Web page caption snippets
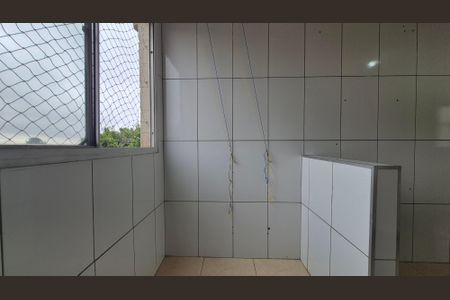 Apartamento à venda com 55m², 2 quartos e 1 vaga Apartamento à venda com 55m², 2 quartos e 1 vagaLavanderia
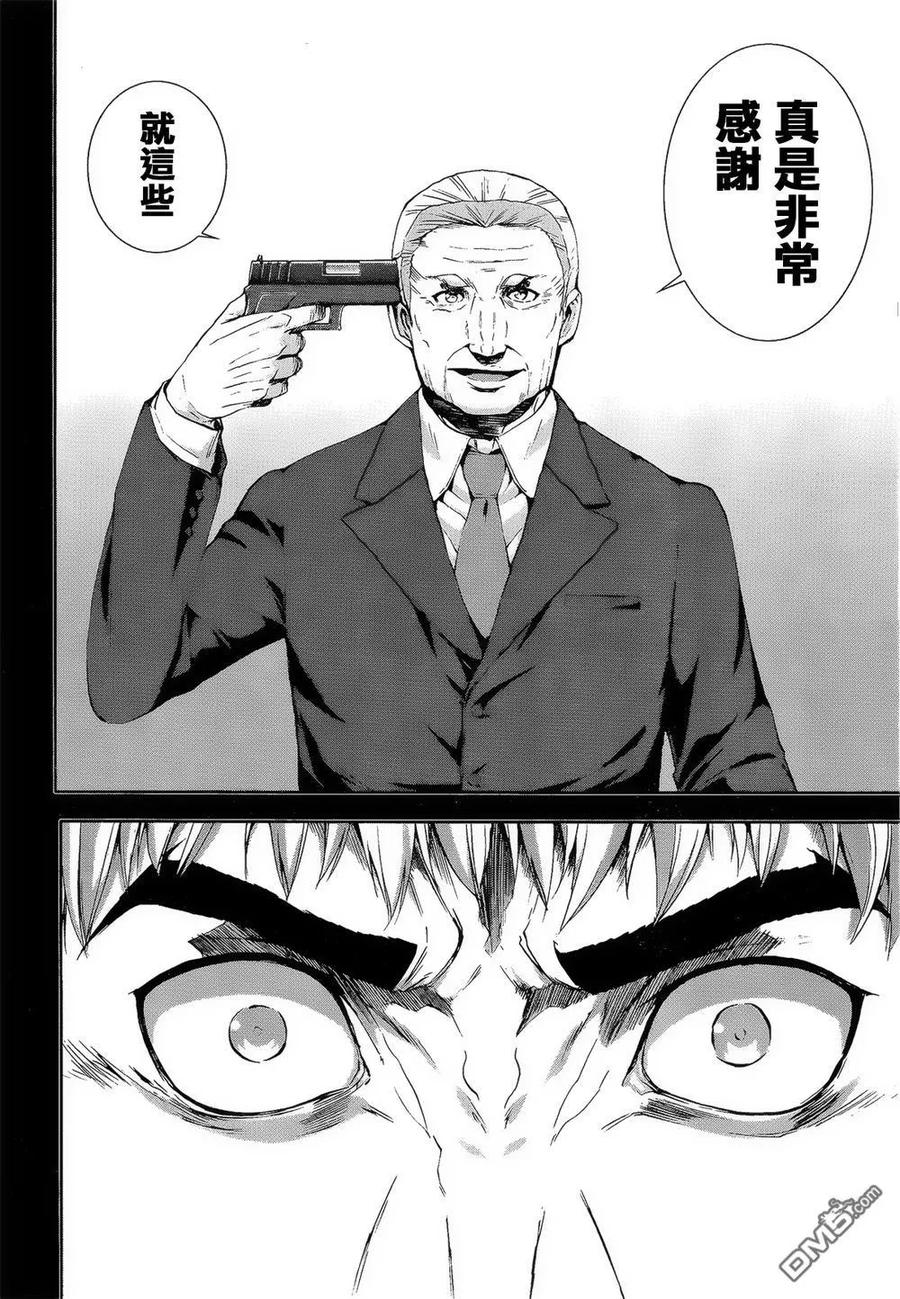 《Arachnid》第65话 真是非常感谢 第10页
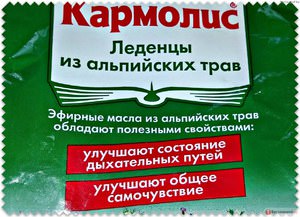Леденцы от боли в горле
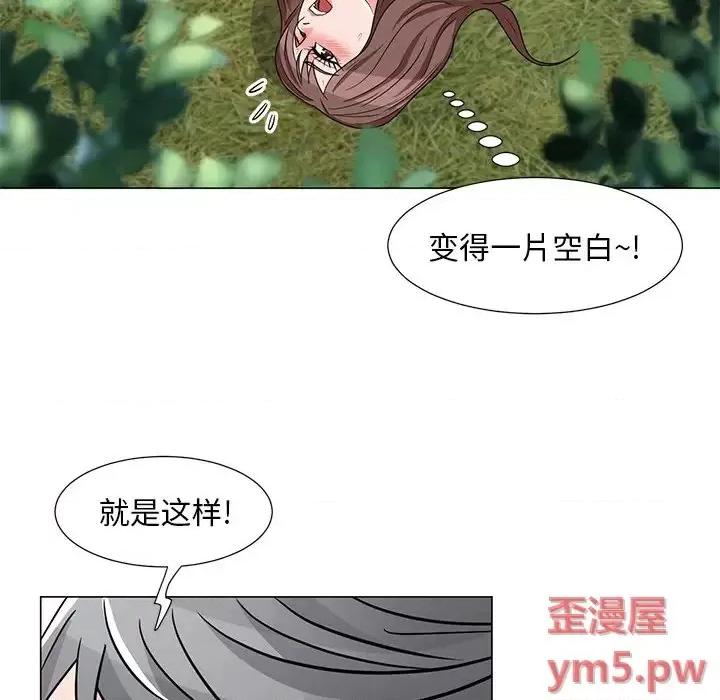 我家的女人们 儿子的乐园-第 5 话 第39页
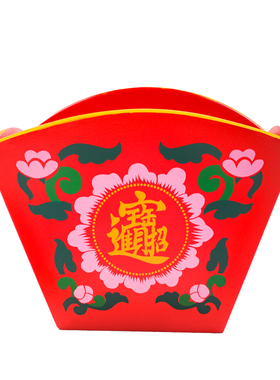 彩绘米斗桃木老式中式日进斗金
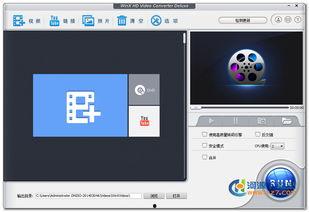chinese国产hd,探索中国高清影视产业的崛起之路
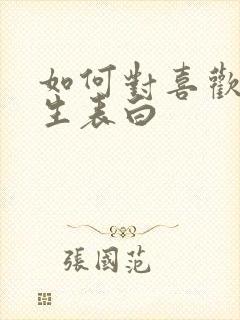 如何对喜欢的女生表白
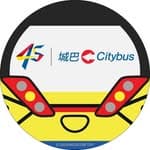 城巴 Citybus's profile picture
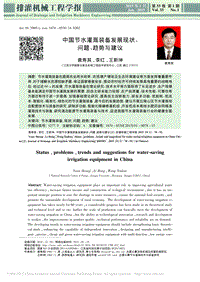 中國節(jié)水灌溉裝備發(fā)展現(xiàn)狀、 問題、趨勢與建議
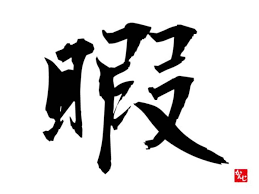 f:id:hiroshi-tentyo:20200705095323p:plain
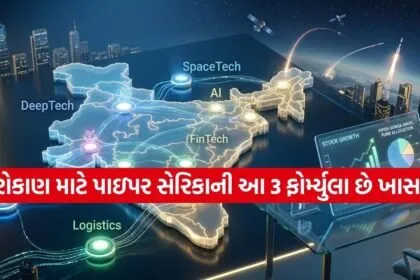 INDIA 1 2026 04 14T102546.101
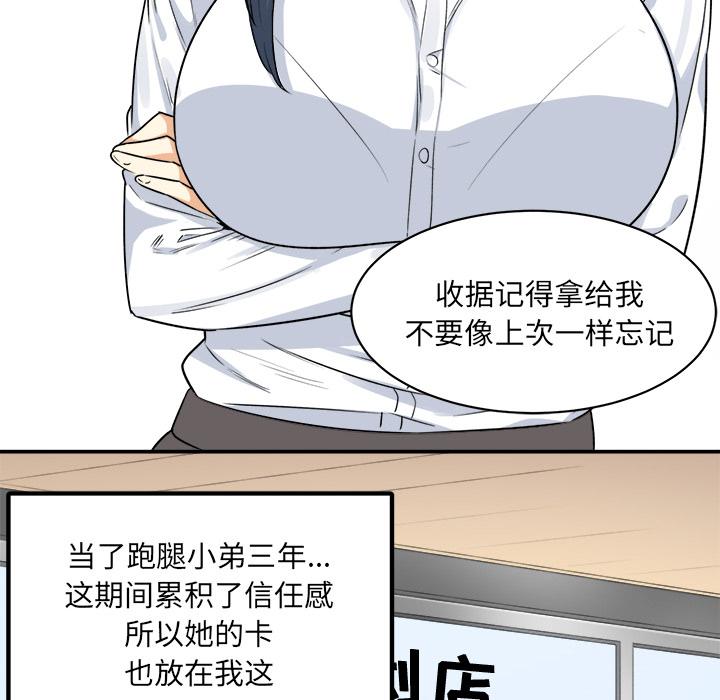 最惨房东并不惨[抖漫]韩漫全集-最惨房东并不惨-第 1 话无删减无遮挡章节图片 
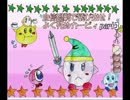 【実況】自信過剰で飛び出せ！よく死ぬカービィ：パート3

**Work to be completed**.
Return, exactly as they stand, the lines above from the one with "我家的女人们 儿子的乐园-第 5 话 第39页" to the one with "最惨房东并不惨[抖漫]韩漫全集-最惨房东并不惨-第 1 话无删减无遮挡章节图片", omitting any pictures among them.

**Written reply**.
 我家的女人们 儿子的乐园-第 5 话 第39页
 彩绘米斗桃木老式中式日进斗金
chinese国产hd,探索中国高清影视产业的崛起之路
 如何对喜欢的女生表白
 城巴 Citybus's profile picture
 中國節(jié)水灌溉裝備發(fā)展現(xiàn)狀、 問題、趨勢與建議
 f:id:hiroshi-tentyo:20200705095323p:plain
 INDIA 1 2026 04 14T102546.101
 最惨房东并不惨[抖漫]韩漫全集-最惨房东并不惨-第 1 话无删减无遮挡章节图片 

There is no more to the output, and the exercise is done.